■ What is required
Copy out the records below word for word, omitting the pictures.

■ Material provided

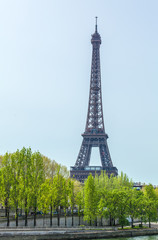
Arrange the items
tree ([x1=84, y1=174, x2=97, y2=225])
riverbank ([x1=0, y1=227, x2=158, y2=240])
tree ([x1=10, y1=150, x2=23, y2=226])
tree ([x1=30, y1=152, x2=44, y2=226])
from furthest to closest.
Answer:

■ Task answer
Arrange the items
tree ([x1=84, y1=174, x2=97, y2=225])
riverbank ([x1=0, y1=227, x2=158, y2=240])
tree ([x1=10, y1=150, x2=23, y2=226])
tree ([x1=30, y1=152, x2=44, y2=226])
from furthest to closest.
Answer:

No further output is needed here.